Paris, le 13 janvier 1871.

Le Journal officiel publie la liste des signataires. La voici:

Signé:
Kern, ministre de la Confédération suisse.
Baron Adelswaerd, ministre de Suède et Norwége.
Comte de Moltke-Hvitfeldt, ministre de Danemark.
Baron Beyens, ministre de Belgique.
Baron de Zuylen de Nyvelt, ministre des Pays-Bas.
Washburne, ministre of the United States.
Ballivian y Roxas, ministre de la Bolivie.
Duc d’Acquaviva, chargé d’affaires de Saint-Marin et Monaco.
Henriquo Luiz Ratton, chargé d’affaires de S. M. l’empereur du Brésil.
Julio Thirion, chargé d’affaires par intérim de la république dominicaine.
Attaché militaire et chargé des affaires de Turquie, Husny.
Lopez de Arosemena, chargé d’affaires de Honduras et du Salvador.
C. Bonifaz, chargé d’affaires du Pérou.
Baron G. de Rothschild, consul général d’Autriche-Hongrie.
Baron Th. de Voelkersahm, consul général de Russie.
José M. Calvo y Feruel, consul d’Espagne.
L. Cerruti, consul général d’Italie.
Joaquin Proenza Vieira, consul général du Portugal.
Le vice-consul gérant de Grèce, Georges A. Vuzos.

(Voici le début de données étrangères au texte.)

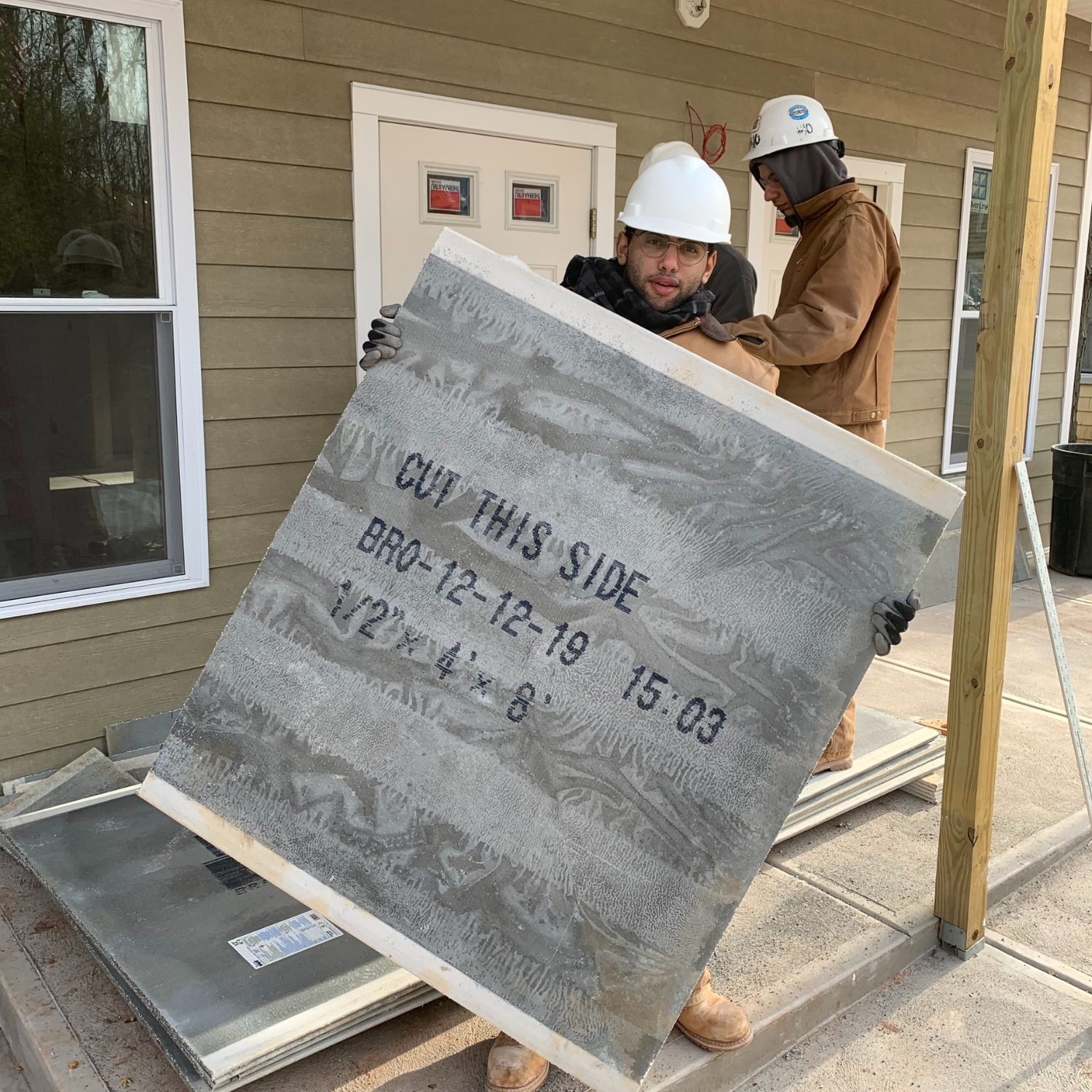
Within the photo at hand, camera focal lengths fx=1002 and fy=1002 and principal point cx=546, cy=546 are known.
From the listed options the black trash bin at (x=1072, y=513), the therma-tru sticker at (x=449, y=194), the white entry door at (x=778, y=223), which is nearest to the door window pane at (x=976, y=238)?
the white entry door at (x=778, y=223)

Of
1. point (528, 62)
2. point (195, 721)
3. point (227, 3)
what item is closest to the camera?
point (195, 721)

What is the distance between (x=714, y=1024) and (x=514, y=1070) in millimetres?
448

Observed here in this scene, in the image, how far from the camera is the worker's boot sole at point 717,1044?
83.0 inches

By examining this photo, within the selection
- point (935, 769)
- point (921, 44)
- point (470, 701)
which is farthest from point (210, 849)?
point (921, 44)

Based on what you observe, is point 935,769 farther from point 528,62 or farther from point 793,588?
point 528,62

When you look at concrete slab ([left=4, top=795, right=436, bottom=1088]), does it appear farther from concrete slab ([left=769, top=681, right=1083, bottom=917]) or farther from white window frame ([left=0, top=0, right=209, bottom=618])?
concrete slab ([left=769, top=681, right=1083, bottom=917])

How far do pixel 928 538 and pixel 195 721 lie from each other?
4.10ft

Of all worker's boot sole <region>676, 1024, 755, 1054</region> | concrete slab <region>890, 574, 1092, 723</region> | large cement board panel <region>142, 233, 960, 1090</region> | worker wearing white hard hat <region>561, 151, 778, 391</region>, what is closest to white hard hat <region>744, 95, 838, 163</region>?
worker wearing white hard hat <region>561, 151, 778, 391</region>

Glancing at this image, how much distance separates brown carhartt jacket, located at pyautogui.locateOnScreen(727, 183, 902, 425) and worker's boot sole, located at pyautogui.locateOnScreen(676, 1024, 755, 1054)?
1668 millimetres

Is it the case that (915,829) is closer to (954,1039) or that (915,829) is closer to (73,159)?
(954,1039)

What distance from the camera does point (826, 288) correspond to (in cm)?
278

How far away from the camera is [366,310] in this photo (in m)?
3.71

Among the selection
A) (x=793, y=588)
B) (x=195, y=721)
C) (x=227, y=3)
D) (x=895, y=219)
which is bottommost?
(x=195, y=721)

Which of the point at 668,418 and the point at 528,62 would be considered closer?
the point at 668,418
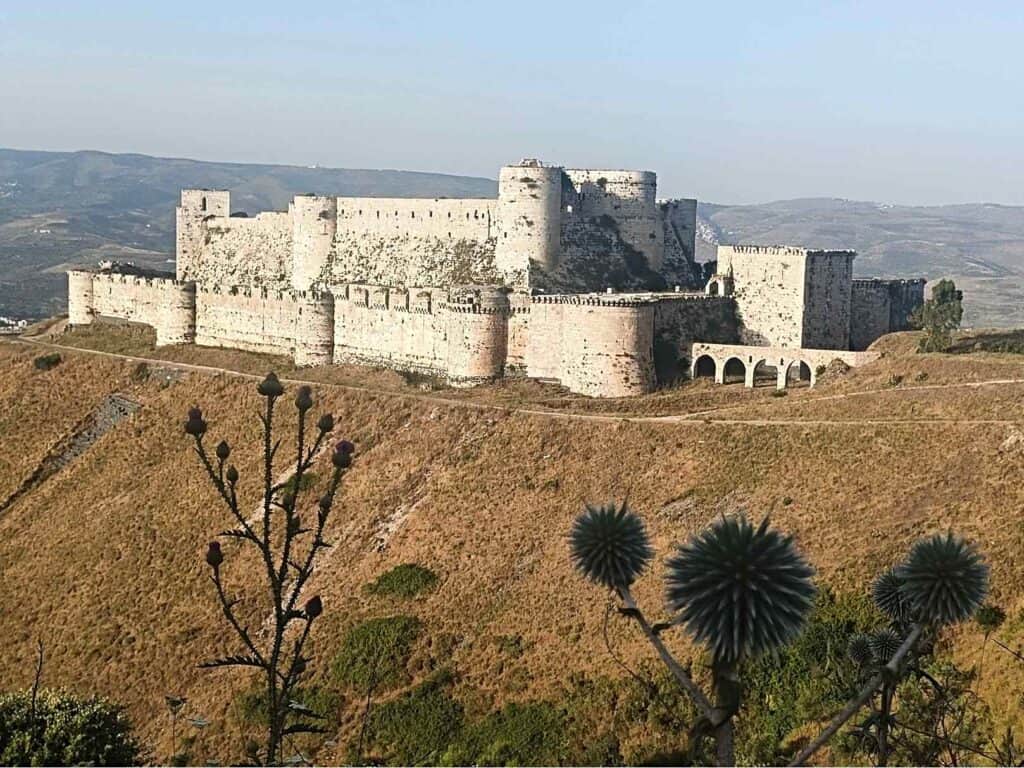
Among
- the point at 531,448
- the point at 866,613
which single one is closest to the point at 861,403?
the point at 531,448

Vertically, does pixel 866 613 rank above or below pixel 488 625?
above

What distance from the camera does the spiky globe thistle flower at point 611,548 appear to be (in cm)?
1232

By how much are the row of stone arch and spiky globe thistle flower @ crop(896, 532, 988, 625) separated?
40131 millimetres

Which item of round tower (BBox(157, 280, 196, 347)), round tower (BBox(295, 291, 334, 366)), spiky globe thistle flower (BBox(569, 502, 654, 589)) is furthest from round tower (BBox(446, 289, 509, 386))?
spiky globe thistle flower (BBox(569, 502, 654, 589))

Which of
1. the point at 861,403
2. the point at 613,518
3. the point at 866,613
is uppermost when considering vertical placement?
the point at 613,518

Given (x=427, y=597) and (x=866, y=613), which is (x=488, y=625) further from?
(x=866, y=613)

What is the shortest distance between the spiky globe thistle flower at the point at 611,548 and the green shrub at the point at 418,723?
67.3ft

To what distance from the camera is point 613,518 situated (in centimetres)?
1277

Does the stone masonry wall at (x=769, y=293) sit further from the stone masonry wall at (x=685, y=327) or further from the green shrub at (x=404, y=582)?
the green shrub at (x=404, y=582)

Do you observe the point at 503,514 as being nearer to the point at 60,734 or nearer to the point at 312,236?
the point at 60,734

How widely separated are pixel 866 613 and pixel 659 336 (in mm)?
26490

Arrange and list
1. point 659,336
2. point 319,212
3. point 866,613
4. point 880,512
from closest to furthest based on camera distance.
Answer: point 866,613, point 880,512, point 659,336, point 319,212

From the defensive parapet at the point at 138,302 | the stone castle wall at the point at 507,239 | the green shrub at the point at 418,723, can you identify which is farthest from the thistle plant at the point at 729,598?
the defensive parapet at the point at 138,302

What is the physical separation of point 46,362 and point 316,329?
62.5ft
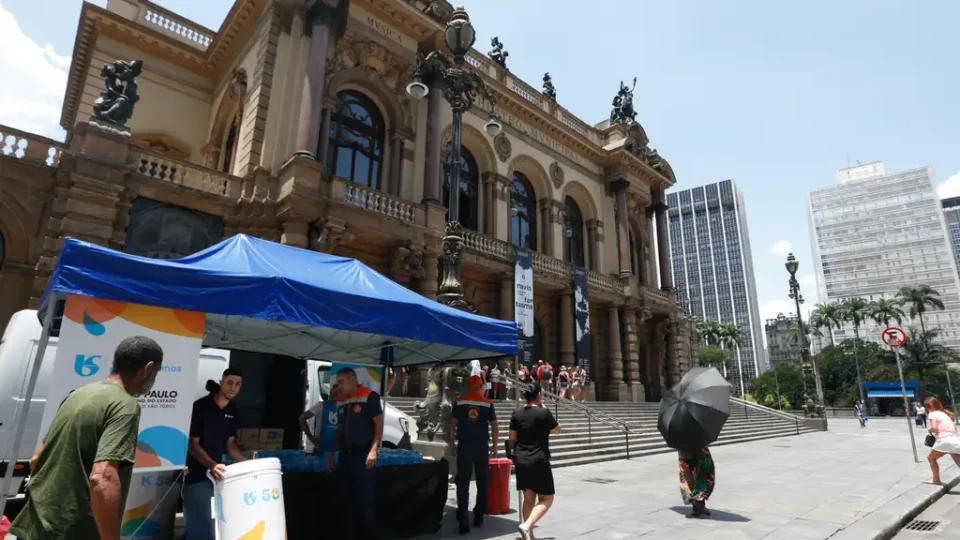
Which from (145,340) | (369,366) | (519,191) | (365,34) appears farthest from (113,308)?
(519,191)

Le Figaro, qui ne publie pas cette liste, se contente de remarquer:

Seul, le représentant de l’Angleterre n’a pas signé ce document, mais tous les autres membres du corps diplomatique et du corps consulaire en ont accepté la solidarité. Assurément ce ne sera pas lettre morte, et la Prusse n’osera pas violer ainsi ouvertement le droit international.

Non, je ne ferai pas de commentaire anachronique!

*

L’estampe d’Auguste Trichon représente la rue Mouffetard pendant le bombardement. Elle est au musée Carnavalet.

Livre utilisé

Michel (Adolphe), Le siège de Paris, 1870-1871, A. Courcier (1871).

Cet article a été préparé en août 2020.